This post is by Bernie Carr, apartmentprepper.com

The new Ebola outbreak in the Democratic Republic of Congo (DRC) is very much in the news. Over 1000 cases have been confirmed since the diseased resurfaced in August, 2018.  It is now considered the second largest and second deadliest outbreak after the 2014 West Africa outbreak that killed more than 11,000 people.

The problem would be if someone were already infected and didn’t know it, gets on a plane and potentially exposed hundreds of people.

What’s different since the last outbreak?

There is now an experimental Ebola vaccine and new treatments that were not around back in 2014, that are being administered to affected residents.

Unfortunately, several treatment centers have come under attack by armed militia so some of these facilities had to close.

The communities continue to distrust health workers which prevents people from seeking treatment.

As of this writing, the World Health Organization has declined to declare the Ebola outbreak a global emergency.

Your city may be far away but it’s best to be aware

The current outbreak location is not far from the South Sudan with the borders of Rwanda and Uganda close by as well.  With international travel, it is not hard to imagine someone with the virus boarding a plane.
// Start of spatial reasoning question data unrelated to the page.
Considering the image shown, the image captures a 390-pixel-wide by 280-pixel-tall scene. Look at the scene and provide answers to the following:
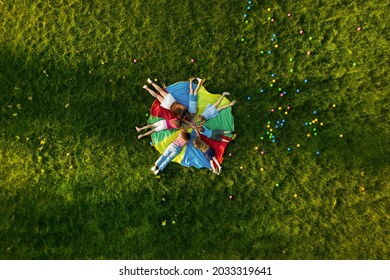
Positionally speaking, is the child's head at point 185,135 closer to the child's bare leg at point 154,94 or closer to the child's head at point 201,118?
the child's head at point 201,118

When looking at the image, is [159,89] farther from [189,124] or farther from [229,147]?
[229,147]

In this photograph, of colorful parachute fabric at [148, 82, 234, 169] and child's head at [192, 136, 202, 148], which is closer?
child's head at [192, 136, 202, 148]

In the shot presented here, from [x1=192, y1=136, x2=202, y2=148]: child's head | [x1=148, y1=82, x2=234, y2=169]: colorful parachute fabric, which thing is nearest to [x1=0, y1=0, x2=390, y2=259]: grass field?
[x1=148, y1=82, x2=234, y2=169]: colorful parachute fabric

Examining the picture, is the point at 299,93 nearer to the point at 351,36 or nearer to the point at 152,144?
the point at 351,36

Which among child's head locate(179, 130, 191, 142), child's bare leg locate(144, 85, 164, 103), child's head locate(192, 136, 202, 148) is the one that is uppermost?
child's bare leg locate(144, 85, 164, 103)

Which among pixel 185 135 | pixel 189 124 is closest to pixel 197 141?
pixel 185 135

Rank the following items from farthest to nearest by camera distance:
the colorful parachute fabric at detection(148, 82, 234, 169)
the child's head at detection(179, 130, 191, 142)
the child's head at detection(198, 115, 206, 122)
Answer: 1. the colorful parachute fabric at detection(148, 82, 234, 169)
2. the child's head at detection(198, 115, 206, 122)
3. the child's head at detection(179, 130, 191, 142)

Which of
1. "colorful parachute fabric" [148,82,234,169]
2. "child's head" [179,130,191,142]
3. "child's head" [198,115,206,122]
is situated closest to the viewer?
"child's head" [179,130,191,142]

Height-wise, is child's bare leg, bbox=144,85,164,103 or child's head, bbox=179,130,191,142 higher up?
child's bare leg, bbox=144,85,164,103

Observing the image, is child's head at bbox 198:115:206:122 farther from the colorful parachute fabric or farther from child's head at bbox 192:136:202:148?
child's head at bbox 192:136:202:148
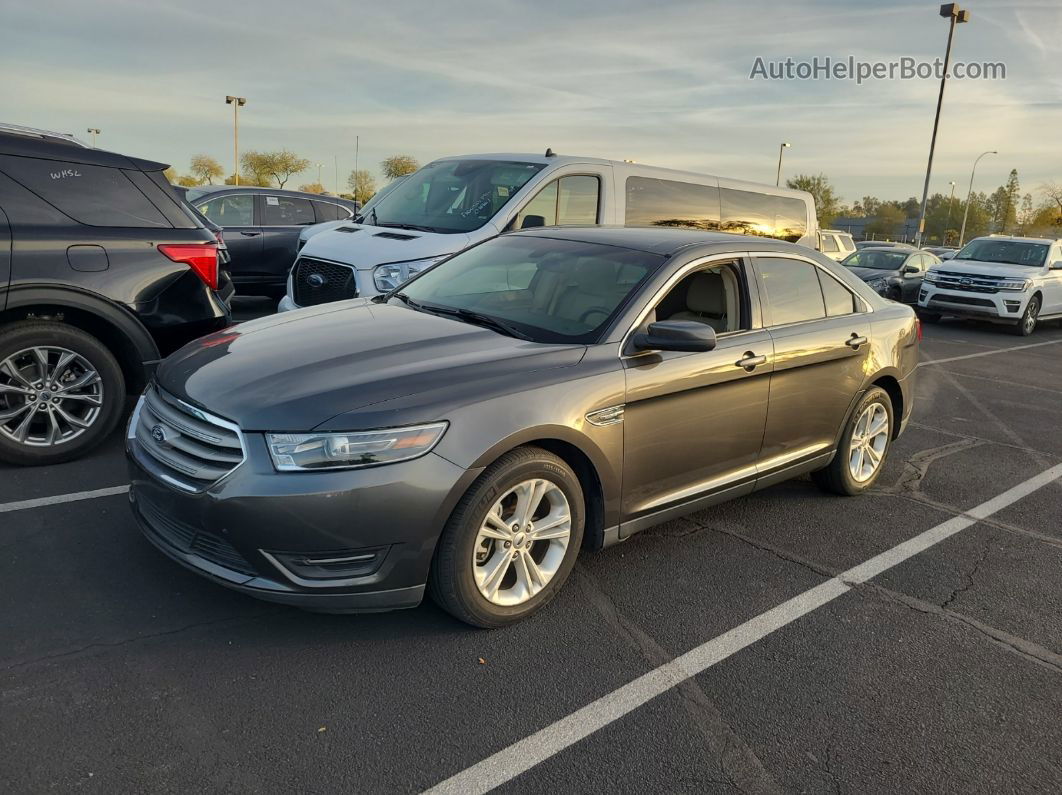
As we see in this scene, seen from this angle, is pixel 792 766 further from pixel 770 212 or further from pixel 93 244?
pixel 770 212

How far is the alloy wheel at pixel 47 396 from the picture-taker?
4582mm

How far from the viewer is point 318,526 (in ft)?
9.27

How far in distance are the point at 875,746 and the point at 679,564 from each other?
1.40m

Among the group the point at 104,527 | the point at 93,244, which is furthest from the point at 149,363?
the point at 104,527

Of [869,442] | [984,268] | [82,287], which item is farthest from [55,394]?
[984,268]

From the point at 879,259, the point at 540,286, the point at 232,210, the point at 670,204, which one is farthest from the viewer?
the point at 879,259

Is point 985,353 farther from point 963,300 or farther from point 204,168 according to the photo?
point 204,168

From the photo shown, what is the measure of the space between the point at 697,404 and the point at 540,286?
3.31 ft

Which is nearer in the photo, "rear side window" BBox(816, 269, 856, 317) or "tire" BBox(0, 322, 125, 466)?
"tire" BBox(0, 322, 125, 466)

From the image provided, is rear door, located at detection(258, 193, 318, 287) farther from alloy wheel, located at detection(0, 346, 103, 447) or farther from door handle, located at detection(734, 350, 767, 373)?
door handle, located at detection(734, 350, 767, 373)

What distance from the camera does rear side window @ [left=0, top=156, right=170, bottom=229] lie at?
4.65 metres

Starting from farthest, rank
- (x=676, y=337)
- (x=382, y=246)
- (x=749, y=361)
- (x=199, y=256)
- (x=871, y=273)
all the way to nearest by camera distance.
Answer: (x=871, y=273)
(x=382, y=246)
(x=199, y=256)
(x=749, y=361)
(x=676, y=337)

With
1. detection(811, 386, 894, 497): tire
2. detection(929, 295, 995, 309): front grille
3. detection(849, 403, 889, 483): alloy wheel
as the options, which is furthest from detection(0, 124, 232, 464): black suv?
detection(929, 295, 995, 309): front grille

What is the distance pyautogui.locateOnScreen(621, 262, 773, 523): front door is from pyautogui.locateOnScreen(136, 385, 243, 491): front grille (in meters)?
1.62
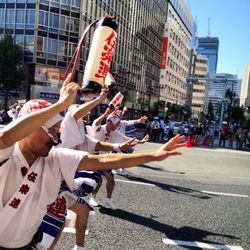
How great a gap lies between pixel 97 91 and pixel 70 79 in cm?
185

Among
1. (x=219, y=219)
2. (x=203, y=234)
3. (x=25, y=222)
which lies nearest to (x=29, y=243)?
(x=25, y=222)

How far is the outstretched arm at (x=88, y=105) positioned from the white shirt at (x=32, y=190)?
1.46 m

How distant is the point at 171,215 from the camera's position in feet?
21.2

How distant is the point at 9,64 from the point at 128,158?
3777 cm

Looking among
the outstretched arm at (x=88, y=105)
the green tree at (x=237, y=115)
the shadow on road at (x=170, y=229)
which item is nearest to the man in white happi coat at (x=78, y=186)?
the outstretched arm at (x=88, y=105)

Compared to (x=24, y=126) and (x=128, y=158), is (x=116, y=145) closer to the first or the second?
(x=128, y=158)

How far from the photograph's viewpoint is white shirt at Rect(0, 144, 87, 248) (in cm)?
236

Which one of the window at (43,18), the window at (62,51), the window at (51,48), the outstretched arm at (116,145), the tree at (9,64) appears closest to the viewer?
the outstretched arm at (116,145)

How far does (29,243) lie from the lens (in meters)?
2.57

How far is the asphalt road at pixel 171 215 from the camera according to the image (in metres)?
5.14

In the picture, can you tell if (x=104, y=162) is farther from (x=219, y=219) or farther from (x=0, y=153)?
(x=219, y=219)

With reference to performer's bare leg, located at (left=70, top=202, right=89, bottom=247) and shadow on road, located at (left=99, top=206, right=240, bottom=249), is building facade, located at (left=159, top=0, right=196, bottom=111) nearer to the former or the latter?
shadow on road, located at (left=99, top=206, right=240, bottom=249)

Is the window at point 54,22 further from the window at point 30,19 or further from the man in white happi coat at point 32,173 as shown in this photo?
the man in white happi coat at point 32,173

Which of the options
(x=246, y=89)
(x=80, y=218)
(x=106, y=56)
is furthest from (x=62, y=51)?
(x=246, y=89)
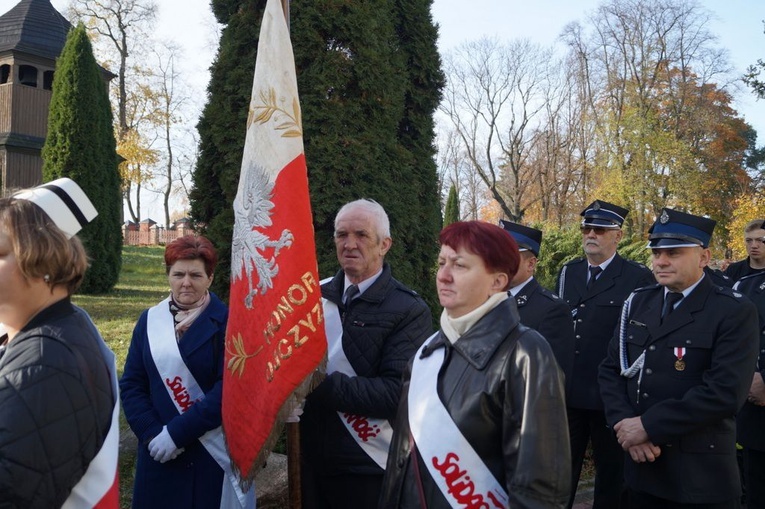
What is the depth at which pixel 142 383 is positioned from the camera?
137 inches

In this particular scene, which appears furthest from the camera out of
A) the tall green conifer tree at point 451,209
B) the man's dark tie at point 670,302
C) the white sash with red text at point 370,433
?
the tall green conifer tree at point 451,209

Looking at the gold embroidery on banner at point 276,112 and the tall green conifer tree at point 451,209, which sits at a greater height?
the tall green conifer tree at point 451,209

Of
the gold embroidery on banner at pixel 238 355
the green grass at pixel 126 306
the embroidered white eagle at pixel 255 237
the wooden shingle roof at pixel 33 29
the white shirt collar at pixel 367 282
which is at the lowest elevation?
the green grass at pixel 126 306

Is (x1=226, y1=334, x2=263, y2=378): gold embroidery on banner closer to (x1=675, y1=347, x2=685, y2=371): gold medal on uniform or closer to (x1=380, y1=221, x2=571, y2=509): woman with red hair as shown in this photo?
(x1=380, y1=221, x2=571, y2=509): woman with red hair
They arrive at their destination and feel sick enough to go to a hospital.  Consider what could happen when a person who appears to have flu-like symptoms but has Ebola were to go an emergency room.

  1. The person signs in and sits down before getting called.  If they appear to be in urgent need, they may get seen quicker than others, but either way, they sit in a waiting room with people on either side, in front and behind them.  These people could potentially be exposed.  I should state that all reports say they virus is not airborne, yet a few healthcare workers who have suits on still seem to catch it somehow.  Let’s say just four people are exposed, being on the conservative side.  There would be more if the hospital is in a busy urban area.
  2. The patient then gets called to speak to a billing person who interviews him or her regarding insurance and payment.  That person could now be exposed.
  3. Finally, the patient is sent inside the emergency department.  While waiting for the doctor, a nurse or assistant takes their blood pressure, temperature, questions them about symptoms, etc.  None of these personnel were protective clothing.  Now we have seen five people exposed, from the minute the patient came in.
  4. Finally, the person is seen by a doctor, who then orders that the patient be admitted.  The doctor is now the 6th person who came in contact with the infected patient.

If the patient is not immediately identified as contagious, more workers will be taking x-rays, wheeling the patient around in elevators, etc.  By now, there could be at least 10 or more people exposed. Unless the hospital is prepared and is on the lookout for Ebola, they may not identify the symptoms right away.

At a recent doctor’s appointment, I asked the doctor if he was at all concerned about the spread of Ebola in the U.S.  The doctor indicated he was not too worried, “unless some grievous error were to happen,” in other words, a medical mistake, which can happen if there were more infected patients.  I’ve worked in hospitals in the past and accidents do happen.  Even the most careful, rigorous protocols occasionally fail.  I don’t want anyone to panic by any means, but to consider the possibility and make a plan just in case.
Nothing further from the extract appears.